Copy each line of the material below with its wording unchanged, and leave the pictures out.

----

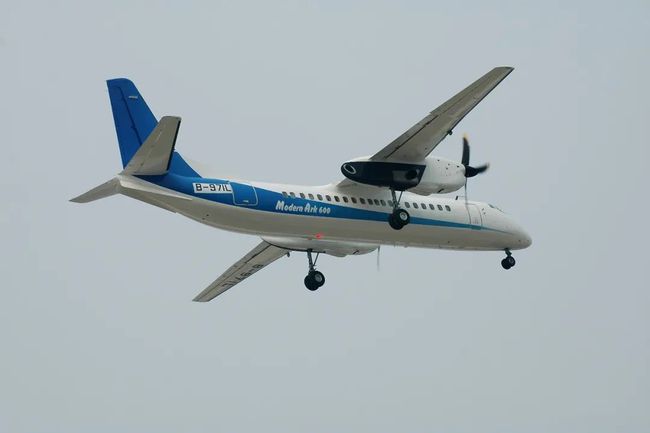 庄闲和游戏(中国)有限公司-官网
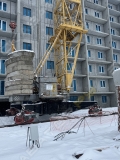 Ржевский КЗ КБ-405.1А [3]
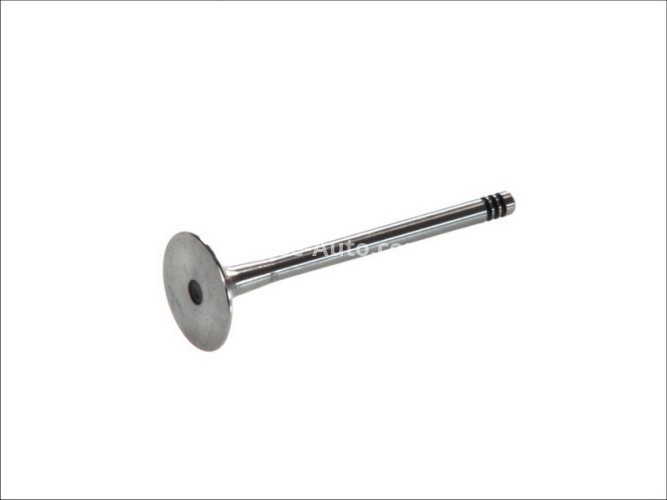 Supapă de admisie Freccia , (dimensiuni: 29,1x6x87,8mm) , pentru: AUDI A3, A4 B7, A6 C6; CHRYSLER SEBRING; DODGE AVENGER, CALIBER, JOURNEY; JEEP COMPASS, PATRIOT; MITSUBISHI GRANDIS, LANCER VIII, OUTLANDER II 2.0D 02.03-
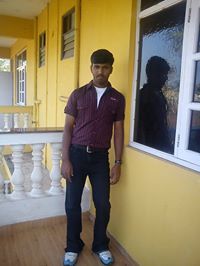 Iyyappan You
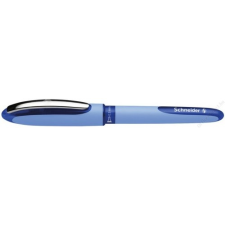 SCHNEIDER Rollertoll, 0,3 mm, SCHNEIDER One Hybrid N, kék (TSCOHN03K) toll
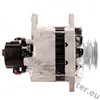 JA678IR Alternator Nissan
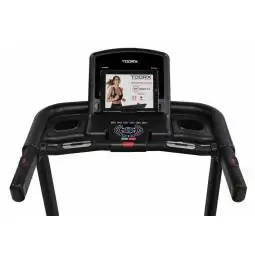 Tapis Roulant EXPERIENCE-PLUS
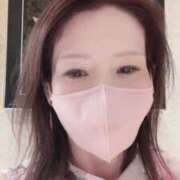 ヒメ日記 2026/04/04 07:46 投稿 西城かえで MADAM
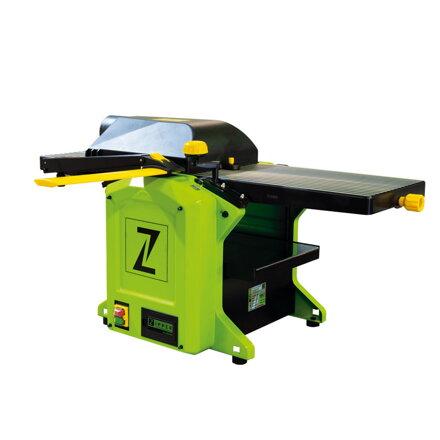 ZI-HB305 hobľovačka a preťahovačka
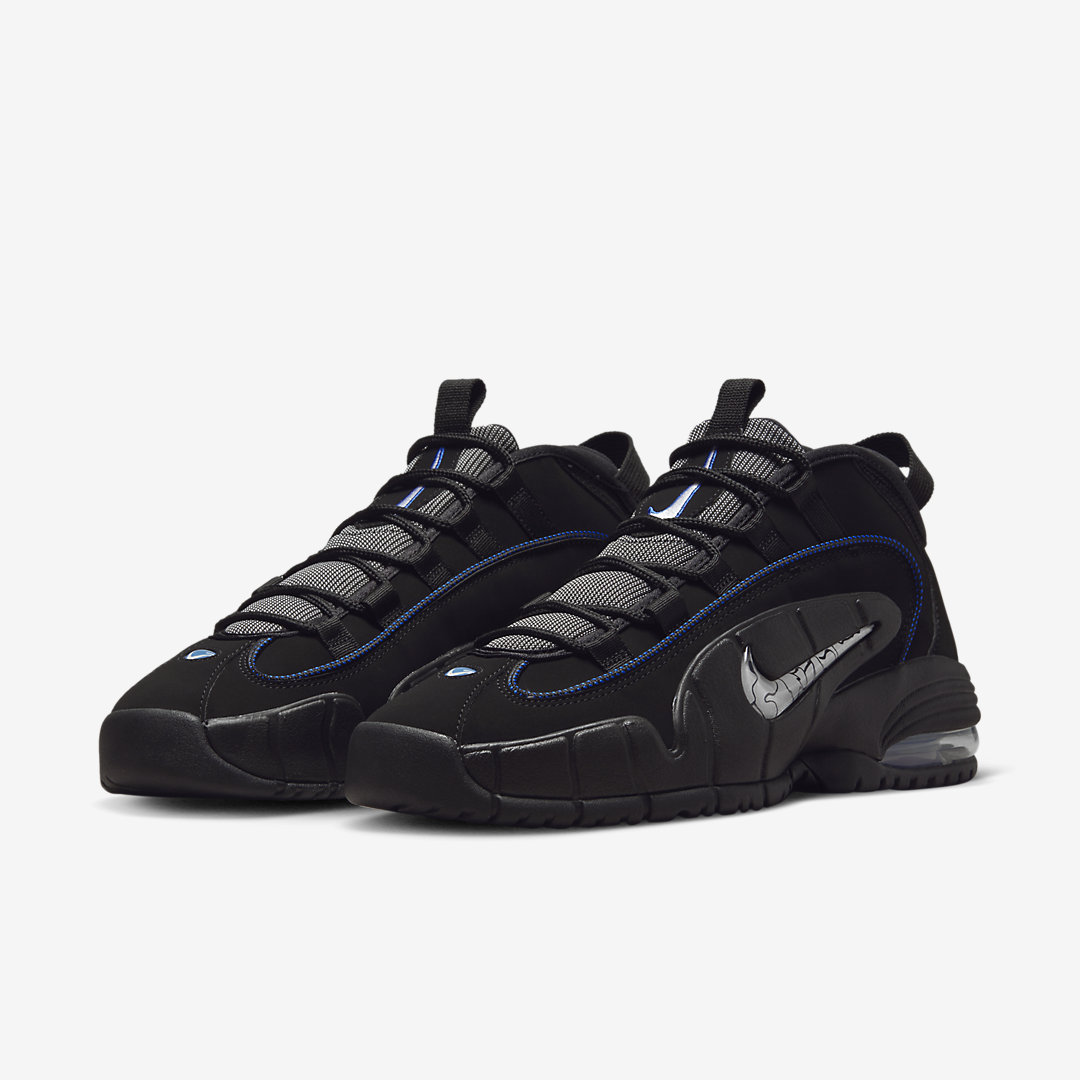 Nike Air Max Penny 1 DN2487-002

----

Answer below:
 庄闲和游戏(中国)有限公司-官网
 Ржевский КЗ КБ-405.1А [3]
 Supapă de admisie Freccia , (dimensiuni: 29,1x6x87,8mm) , pentru: AUDI A3, A4 B7, A6 C6; CHRYSLER SEBRING; DODGE AVENGER, CALIBER, JOURNEY; JEEP COMPASS, PATRIOT; MITSUBISHI GRANDIS, LANCER VIII, OUTLANDER II 2.0D 02.03-
 Iyyappan You
 SCHNEIDER Rollertoll, 0,3 mm, SCHNEIDER One Hybrid N, kék (TSCOHN03K) toll
 JA678IR Alternator Nissan
 Tapis Roulant EXPERIENCE-PLUS
 ヒメ日記 2026/04/04 07:46 投稿 西城かえで MADAM
 ZI-HB305 hobľovačka a preťahovačka
 Nike Air Max Penny 1 DN2487-002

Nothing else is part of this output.